
     

    Le Chaos

    Le Chaos le long de l'Allée Violette.

     

    Au petit matin, une brume gorgée d’humidité insuffle au moulin du Chaos une dimension on ne peut plus dramatique. Au pied du moulin (1339), la rivière d’Argent (nommée ainsi en raison des mines argentifères exploitées localement jusqu’à la fin du XIXesiècle), refuge des princesses celtes et des druidesses, jaillit du lac en une cataracte assourdissante. J’emboîte le pas de mon mentor ès légendes sur l’étroit, abrupt et glissant sentier courant sur la rive droite du cours d’eau, entre un amoncellement de blocs granitiques paraissant en équilibre précaire. Fermement cramponnés à la rambarde de l’escalier s’enfonçant au cœur de la grotte du Diable, nous progressons sur la « route des auberges ». Une balade qui n’a rien de festif puisqu’on raconte que quatre-vingt-dix-neuf affriolantes serveuses soumettaient à la tentation les pauvres mortels de passage. Y succomber était déjà mettre un pied dans l’autre monde…

     

    La roche tremblante

    Par un théâtre de verdure en surplomb se découvre la Roche Tremblante. Un mastodonte de granit jaugeant plus de cent tonnes, long de sept mètres de haut et haut de trois. Tugdual me met au défi de la faire bouger d’un simple coup d’épaule. Le point très précis trouvé, le roc géant oscille. Toujours impressionnant.

    Il faut descendre plus profond au creux du vallon pour que le Ménage de la Vierge et ses excavations creusées par l’érosion dans la roche se révèlent. Les plus imaginatifs disent y voir l’empreinte du berceau où reposait, auprès de sa mère, l’Enfant Jésus… Mais c’est une autre figure qui hante le Chaos d’Huelgoat : Dahut, la princesse d’Ys et fille du roi Gradlon. Ici, en sa demeure de Kastel-Guidel, elle menait une vie de débauche. Ses amants « consommés », Dahut chargeait son âme damnée, l’Homme noir, de les précipiter dans les abîmes du gouffre. Ce dernier existe bel et bien, et la rivière d’Argent y caracole en cascade écumeuse.

## TRAVAIL À FAIRE
Citez le passage du texte fourni qui commence par « Il faut descendre » et se termine par « en cascade écumeuse. ». Les entrées n'ont aucun lien avec le texte fourni.

## LISTE DES DONNÉES

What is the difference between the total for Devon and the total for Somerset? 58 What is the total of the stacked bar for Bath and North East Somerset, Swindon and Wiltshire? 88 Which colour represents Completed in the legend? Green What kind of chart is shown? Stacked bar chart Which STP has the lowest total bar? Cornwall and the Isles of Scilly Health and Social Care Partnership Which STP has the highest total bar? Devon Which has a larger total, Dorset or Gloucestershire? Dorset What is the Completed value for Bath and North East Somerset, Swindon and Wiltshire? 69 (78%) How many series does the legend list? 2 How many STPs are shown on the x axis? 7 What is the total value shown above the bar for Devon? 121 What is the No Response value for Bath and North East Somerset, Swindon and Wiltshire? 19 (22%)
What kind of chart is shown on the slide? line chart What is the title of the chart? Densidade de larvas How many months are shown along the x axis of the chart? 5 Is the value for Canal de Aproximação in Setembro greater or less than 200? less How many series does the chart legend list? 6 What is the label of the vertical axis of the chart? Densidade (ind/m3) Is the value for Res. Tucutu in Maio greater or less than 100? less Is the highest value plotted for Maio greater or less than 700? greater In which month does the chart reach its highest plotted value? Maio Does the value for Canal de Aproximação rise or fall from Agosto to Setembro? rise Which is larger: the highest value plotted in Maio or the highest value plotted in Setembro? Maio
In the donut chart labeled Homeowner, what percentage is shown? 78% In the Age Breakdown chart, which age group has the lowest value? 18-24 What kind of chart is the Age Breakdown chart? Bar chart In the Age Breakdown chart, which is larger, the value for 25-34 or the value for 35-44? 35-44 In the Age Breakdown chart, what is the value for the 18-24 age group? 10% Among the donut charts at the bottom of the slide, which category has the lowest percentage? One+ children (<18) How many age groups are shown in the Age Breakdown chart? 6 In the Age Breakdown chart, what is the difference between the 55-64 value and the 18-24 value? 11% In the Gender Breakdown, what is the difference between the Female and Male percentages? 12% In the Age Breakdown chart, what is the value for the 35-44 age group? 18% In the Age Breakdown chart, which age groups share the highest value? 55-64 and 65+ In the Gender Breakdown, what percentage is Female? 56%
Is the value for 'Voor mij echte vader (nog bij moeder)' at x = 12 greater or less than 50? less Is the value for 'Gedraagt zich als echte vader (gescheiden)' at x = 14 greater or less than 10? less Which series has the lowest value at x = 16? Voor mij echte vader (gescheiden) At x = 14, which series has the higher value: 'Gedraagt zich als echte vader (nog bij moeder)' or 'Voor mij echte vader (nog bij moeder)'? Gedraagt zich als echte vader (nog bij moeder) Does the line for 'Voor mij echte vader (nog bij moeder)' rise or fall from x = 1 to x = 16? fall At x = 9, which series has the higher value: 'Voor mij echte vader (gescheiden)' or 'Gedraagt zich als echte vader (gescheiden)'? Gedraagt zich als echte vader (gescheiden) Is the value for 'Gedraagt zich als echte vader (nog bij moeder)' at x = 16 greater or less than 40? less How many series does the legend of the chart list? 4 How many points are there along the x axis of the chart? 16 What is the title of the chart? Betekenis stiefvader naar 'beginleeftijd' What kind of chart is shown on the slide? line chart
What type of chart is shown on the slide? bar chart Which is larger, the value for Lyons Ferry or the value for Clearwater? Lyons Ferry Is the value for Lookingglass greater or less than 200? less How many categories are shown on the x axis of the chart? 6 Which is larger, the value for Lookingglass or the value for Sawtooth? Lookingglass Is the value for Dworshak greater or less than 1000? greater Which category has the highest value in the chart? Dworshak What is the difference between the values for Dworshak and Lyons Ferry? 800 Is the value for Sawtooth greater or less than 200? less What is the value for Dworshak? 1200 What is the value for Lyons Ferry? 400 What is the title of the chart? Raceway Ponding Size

## RÉPONSE À L'EXERCICE
Il faut descendre plus profond au creux du vallon pour que le Ménage de la Vierge et ses excavations creusées par l’érosion dans la roche se révèlent. Les plus imaginatifs disent y voir l’empreinte du berceau où reposait, auprès de sa mère, l’Enfant Jésus… Mais c’est une autre figure qui hante le Chaos d’Huelgoat : Dahut, la princesse d’Ys et fille du roi Gradlon. Ici, en sa demeure de Kastel-Guidel, elle menait une vie de débauche. Ses amants « consommés », Dahut chargeait son âme damnée, l’Homme noir, de les précipiter dans les abîmes du gouffre. Ce dernier existe bel et bien, et la rivière d’Argent y caracole en cascade écumeuse.